Requiem for a wise man

The Socrates persona was as contradictory as it was compelling

December 05, 2011 11:55 pm | Updated December 06, 2011 12:06 am IST

Former Brazil's soccer player Socrates

Former Brazil's soccer player Socrates

HE was a hard-drinking, chain-smoking free thinker grappling with the higher reaches of truth passed on to posterity by Friedrich Nietzsche and Karl Marx in an awesome Victorian auditorium of a Rio de Janerio University.

He was a head-banded, flamboyant young man with curly brown locks unlocking the splendour of Brazilian country music to an entranced audience.

He was a fiery-eyed left-wing activist, a Che Guevara-type radical spouting slogans while leading a student march to restore democracy in his country.

He was a professional paediatrician hugging sick children at a UNICEF health camp with the missionary zeal of a Mother Teresa.

Socrates Brasilero Sampio de Souza de Oliviera, who passed away on Sunday in Brazil, was all of these…and more. He was one of the most gifted players produced by the greatest of soccer-playing nations, Brazil, in the post-Pele era.

Rebel with a cause

A rebel with a cause, Socrates had a stupendous ability to combine stardom with creative ability on the field. His one-two passing symphony with his team-mate and friend Zico had a Mozartian magnificence.

As the eldest of a middle-rung government official's 10 sons, as a brilliant young medical student, Socrates was intensely in search of an identity in the fragmented world of the late 1970s.

* _Tasks to carry out_:
#1 Rewrite the tribute to Socrates starting at "HE was a hard-drinking, chain-smoking" and ending after "de Janerio University.", replacing "Victorian" with "Gothic".
#2 Continue the tribute to Socrates, picking up after its final sentence.

* _Collected data_:
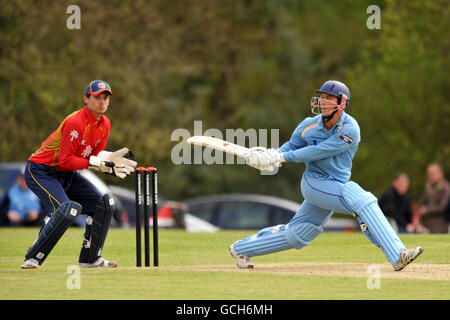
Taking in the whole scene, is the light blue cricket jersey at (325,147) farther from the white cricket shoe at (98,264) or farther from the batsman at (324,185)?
the white cricket shoe at (98,264)

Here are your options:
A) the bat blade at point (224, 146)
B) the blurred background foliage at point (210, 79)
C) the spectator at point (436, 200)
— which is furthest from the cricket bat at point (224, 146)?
the blurred background foliage at point (210, 79)

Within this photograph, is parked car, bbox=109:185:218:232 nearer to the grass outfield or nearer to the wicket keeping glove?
the grass outfield

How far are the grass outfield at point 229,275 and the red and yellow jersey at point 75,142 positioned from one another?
1173 millimetres

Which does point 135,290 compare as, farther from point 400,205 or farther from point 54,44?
point 54,44

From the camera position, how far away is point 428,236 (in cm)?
1447

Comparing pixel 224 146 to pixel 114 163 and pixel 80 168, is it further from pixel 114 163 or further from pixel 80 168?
pixel 80 168

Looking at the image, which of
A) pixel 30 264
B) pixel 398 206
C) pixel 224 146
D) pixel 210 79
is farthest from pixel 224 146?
pixel 210 79

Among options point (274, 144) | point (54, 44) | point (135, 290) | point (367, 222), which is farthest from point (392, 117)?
point (135, 290)

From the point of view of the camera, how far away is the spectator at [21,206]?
18.1 m

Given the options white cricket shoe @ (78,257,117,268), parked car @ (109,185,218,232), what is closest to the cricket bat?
white cricket shoe @ (78,257,117,268)

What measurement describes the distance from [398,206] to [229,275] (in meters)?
7.65

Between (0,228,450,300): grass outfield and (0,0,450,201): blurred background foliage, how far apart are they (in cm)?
979

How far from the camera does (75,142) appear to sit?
1047 centimetres

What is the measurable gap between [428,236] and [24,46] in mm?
12109
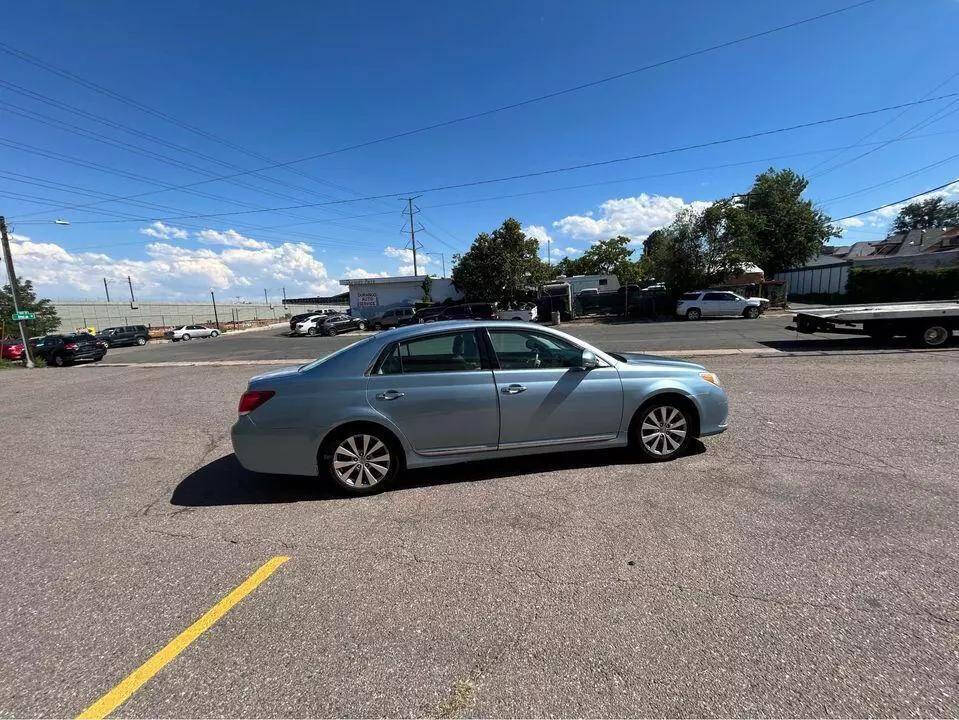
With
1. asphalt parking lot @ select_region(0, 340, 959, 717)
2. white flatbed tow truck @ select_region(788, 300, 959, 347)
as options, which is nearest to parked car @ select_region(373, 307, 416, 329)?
white flatbed tow truck @ select_region(788, 300, 959, 347)

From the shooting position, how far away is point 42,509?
3912 millimetres

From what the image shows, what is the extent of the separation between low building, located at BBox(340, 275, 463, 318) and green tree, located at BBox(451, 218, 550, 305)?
406 centimetres

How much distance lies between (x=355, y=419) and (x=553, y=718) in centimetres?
258

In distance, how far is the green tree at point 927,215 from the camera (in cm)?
7281

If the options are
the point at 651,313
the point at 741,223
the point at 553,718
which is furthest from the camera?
the point at 651,313

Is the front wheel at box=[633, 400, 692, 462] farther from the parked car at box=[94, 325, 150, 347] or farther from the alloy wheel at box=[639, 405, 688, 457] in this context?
the parked car at box=[94, 325, 150, 347]

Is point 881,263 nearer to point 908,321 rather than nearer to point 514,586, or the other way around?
point 908,321

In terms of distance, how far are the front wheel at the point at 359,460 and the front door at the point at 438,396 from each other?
0.25m

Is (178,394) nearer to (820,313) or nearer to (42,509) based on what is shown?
(42,509)

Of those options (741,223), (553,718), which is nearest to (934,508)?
(553,718)

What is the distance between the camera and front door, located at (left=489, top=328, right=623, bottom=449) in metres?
3.96

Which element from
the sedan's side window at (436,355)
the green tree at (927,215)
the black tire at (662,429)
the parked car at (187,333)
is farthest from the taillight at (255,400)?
the green tree at (927,215)

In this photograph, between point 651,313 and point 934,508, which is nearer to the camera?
point 934,508

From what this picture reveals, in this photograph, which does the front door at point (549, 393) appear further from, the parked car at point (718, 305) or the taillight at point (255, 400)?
the parked car at point (718, 305)
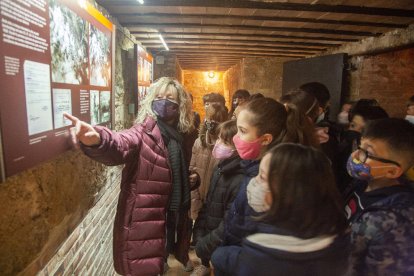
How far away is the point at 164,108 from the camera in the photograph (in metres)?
2.24

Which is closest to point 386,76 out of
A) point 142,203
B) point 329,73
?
point 329,73

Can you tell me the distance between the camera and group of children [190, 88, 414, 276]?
107cm

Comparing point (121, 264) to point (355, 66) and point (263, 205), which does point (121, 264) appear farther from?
point (355, 66)

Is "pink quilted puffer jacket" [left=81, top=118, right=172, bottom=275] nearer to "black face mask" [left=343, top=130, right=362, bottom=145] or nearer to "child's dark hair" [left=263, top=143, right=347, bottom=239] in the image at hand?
"child's dark hair" [left=263, top=143, right=347, bottom=239]

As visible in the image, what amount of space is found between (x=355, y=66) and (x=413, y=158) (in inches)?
166

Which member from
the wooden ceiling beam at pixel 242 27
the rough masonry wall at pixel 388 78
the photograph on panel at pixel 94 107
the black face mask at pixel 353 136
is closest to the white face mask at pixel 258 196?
the photograph on panel at pixel 94 107

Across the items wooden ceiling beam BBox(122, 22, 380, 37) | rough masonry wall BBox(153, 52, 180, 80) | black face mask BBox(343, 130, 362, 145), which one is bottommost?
black face mask BBox(343, 130, 362, 145)

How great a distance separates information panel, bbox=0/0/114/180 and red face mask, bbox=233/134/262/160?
1.05 metres

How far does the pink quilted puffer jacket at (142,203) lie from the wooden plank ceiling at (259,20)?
5.47 ft

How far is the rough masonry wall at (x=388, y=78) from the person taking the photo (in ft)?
16.7

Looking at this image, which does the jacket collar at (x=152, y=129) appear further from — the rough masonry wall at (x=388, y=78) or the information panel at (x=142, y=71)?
the rough masonry wall at (x=388, y=78)

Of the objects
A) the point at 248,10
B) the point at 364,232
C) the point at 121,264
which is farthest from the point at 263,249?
the point at 248,10

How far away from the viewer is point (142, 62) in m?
4.19

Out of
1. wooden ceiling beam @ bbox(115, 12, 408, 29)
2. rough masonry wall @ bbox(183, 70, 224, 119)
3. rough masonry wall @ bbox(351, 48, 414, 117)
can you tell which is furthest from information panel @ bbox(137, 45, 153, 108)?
rough masonry wall @ bbox(183, 70, 224, 119)
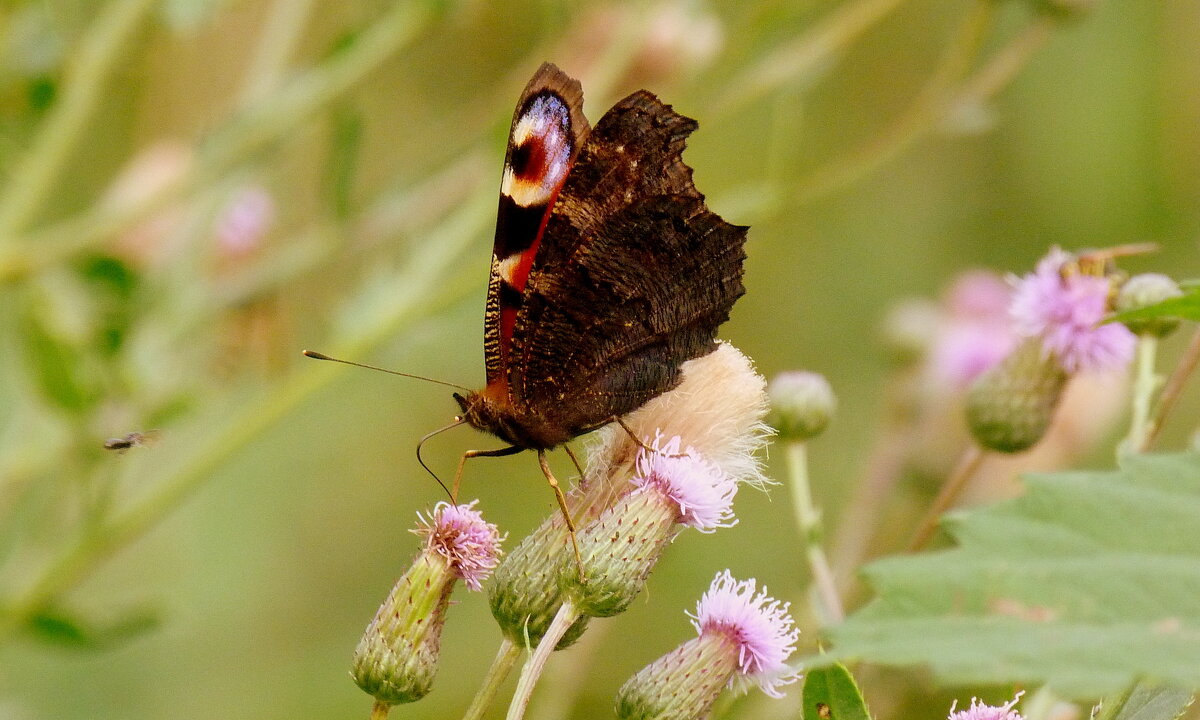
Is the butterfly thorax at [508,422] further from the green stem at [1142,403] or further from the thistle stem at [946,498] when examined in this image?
the green stem at [1142,403]

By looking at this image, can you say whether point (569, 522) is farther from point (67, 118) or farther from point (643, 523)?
point (67, 118)

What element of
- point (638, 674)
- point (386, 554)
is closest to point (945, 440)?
point (638, 674)

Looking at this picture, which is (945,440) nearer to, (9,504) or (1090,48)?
(9,504)

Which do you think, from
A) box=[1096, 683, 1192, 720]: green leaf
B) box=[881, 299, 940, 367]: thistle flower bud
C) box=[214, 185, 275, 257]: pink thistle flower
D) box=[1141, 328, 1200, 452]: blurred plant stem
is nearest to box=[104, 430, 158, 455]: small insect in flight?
box=[1096, 683, 1192, 720]: green leaf

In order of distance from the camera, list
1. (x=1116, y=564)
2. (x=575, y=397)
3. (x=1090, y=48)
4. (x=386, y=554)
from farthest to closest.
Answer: (x=1090, y=48)
(x=386, y=554)
(x=575, y=397)
(x=1116, y=564)

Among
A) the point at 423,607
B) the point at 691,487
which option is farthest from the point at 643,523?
the point at 423,607

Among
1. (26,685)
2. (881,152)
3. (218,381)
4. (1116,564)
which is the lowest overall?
(1116,564)

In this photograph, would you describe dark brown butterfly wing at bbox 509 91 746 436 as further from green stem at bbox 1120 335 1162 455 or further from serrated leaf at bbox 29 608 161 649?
serrated leaf at bbox 29 608 161 649

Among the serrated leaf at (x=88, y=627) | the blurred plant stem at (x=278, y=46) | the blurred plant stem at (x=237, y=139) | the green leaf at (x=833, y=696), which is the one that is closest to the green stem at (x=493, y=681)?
the green leaf at (x=833, y=696)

* _Replies_:
#1
HE was a hard-drinking, chain-smoking free thinker grappling with the higher reaches of truth passed on to posterity by Friedrich Nietzsche and Karl Marx in an awesome Gothic auditorium of a Rio de Janerio University.

#2
“I am not a footballer. I am a human being,” he screamed at mediapersons early in his career, apparently fed up with their one-track line of questioning. It was the cry of a man trying to free himself from the chains of a media-manufactured image, the struggle of a very intelligent human being trying to shake off a straitjacket.

It is this protean quality that set Socrates apart from some of the most brilliant players of his era. Deeply rebellious against the over-ordering of life, on and off the football field, he was quintessential nonconformist.

“He would sing a song and all of us wound enjoy it. Then, almost suddenly, Socrates would go into a shell, an impenetrable shell of his own. We knew him, yet we did not know him,” said a team-mate of his when Socrates was playing for the Sao Paulo giant Corinthians.

Multi-faceted persona

To be sure, it would take more than an average footballer to have come to terms with Socrates' multi-faceted personality. For, the Socrates persona was as contradictory as it was compelling. He was a man in search of individual freedom in an age ruled by conformity and organisation, both in and out of football.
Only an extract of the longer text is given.